Unfortunately, with so many rallies planned so closely together in the summer months, it is impossible for us to attend all. However, we did have good representation by the members of the Executive Board. I also received excellent reports from some of the members who attended the 18th Great Eastern Area Rally (GEAR) in Richmond, Virginia, hosted by Eastern Area vice president Otho Tew and his wife, Alice.
The “Richmond on the River” reportedly was a great, fun rally with a “competitive edge” put together by co-rally masters Bill and Garnetta Mallory and Wilt and Barbara Greenwood. During the chapter boat races, some well-designed crafts battled the challenging course, all on the roll of a dice. Grill-offs are always welcome, as they provide an excellent opportunity for a little taste-testing. There were some excellent seminars. Some in particular were the very popular and well-attended presentations by local historians about the Civil War in the Richmond area and naval battles in the James River and Hampton Roads area. Also very popular was the recipe exchange organized by Nancy Wolfe, which concluded with the on-site publication of a recipe book. Another great job by an area that pulls together in spite of, you guessed it, the rain.
I am happy to pass on the good news we have been receiving within the past few days while we attended the Northwest Area Rally. It seems there is light at the end of the tunnel “” and it is not a train. At least five coaches were sold during the rally. Matt Howard, vice president of marketing for Country Coach, based in Junction City, Oregon, was given an opportunity prior to evening entertainment to provide us an update about Country Coach.
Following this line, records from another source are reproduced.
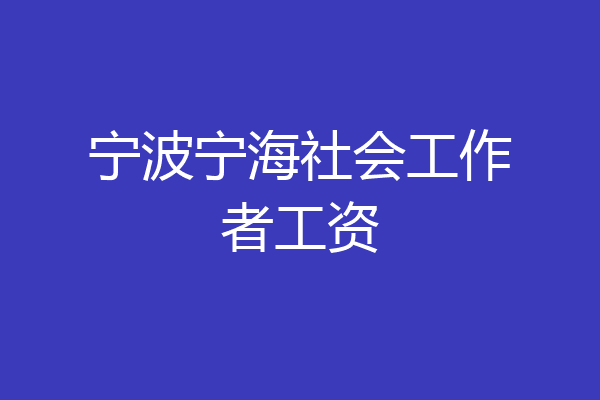 宁波宁海社会工作者工资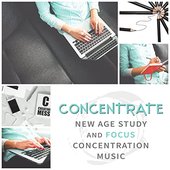 Concentrate: New Age Study and Focus Concentration Music, Perfect for Brain Power, Fast Studying and Working, Improve Learning and Memory, Reiki Zen and Spa Massage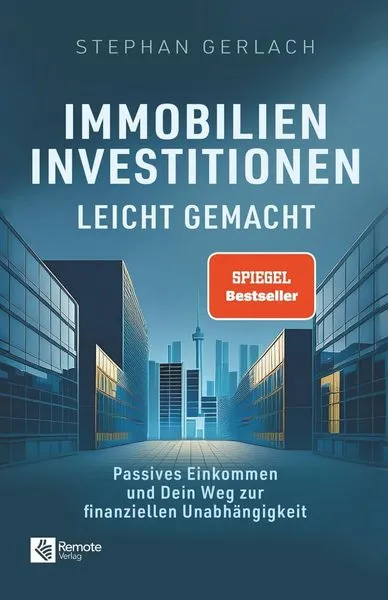Buchcover: Stephan Gerlach Immobilien Investitionen Leicht Gemacht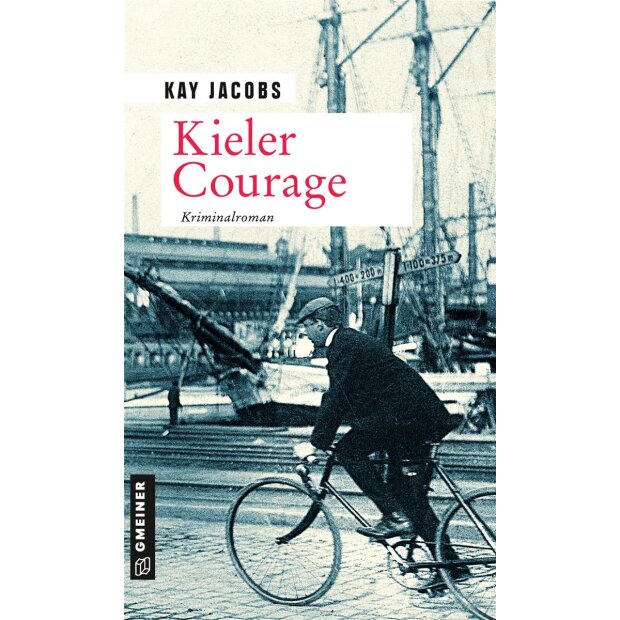 Kay Jacobs: Kieler Courage Krimi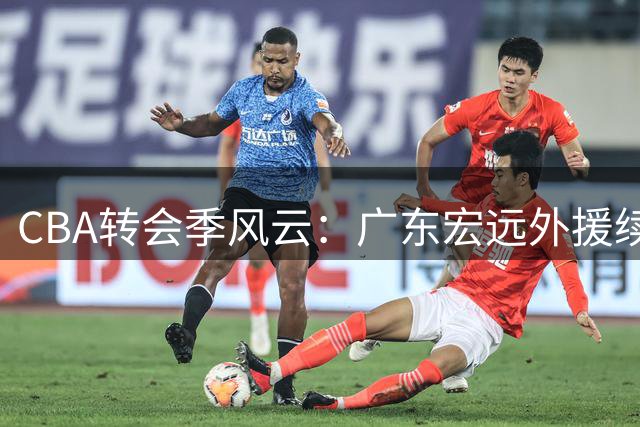 CBA转会季风云：广东宏远外援续约悬疑，本土球星薪资大调整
The company is back in production with an initial goal of producing one coach a week, with concentrated attention on quality control. The motorhomes will be marketed factory-direct. I am also sure most of you are aware that Navistar International has concluded the purchase of coach maker Monaco for a reported sum of $47 million, and the new company will be known as Monaco RV LLC.
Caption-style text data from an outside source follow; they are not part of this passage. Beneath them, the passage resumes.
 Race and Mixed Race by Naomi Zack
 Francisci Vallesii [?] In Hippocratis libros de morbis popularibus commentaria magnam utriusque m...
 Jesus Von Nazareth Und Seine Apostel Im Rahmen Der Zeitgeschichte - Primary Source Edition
We also have been encouraged by news reports that there are growing sparks of life and increased activity in other recreation vehicle manufacturing plants in Indiana, Oregon, and other states as some workers are being called back to work. We wish them all success as they continue to work to bring their companies back to full production. Hopefully, we have finally seen the bottom of this recession, and growth in all manufacturing and service industries will begin to rebound.
As I write this column, I am finishing up a convention planning visit at the Deschutes County Fair & Expo Center in Redmond, Oregon, with Jerry Yeatts and Judy Keppler, Northwest Area vice president and host for the convention at this facility next year. We will make a quick run to Madison, Wisconsin, for a look at the state fairgrounds to see whether it is a possible future site for an FMCA summer convention. We will then make our way back over to Albert Lea, Minnesota, for the Midwest Area Rally hosted by Al Talbott and his wife, Dory, before heading home for a short rest prior to leaving for our “Bowling Green Bash” at FMCA’s 82nd International Convention. There is still time to register for the convention, and we hope to see you there.
Until next month, when I write my final article as president of FMCA, I wish you safe and trouble-free travels.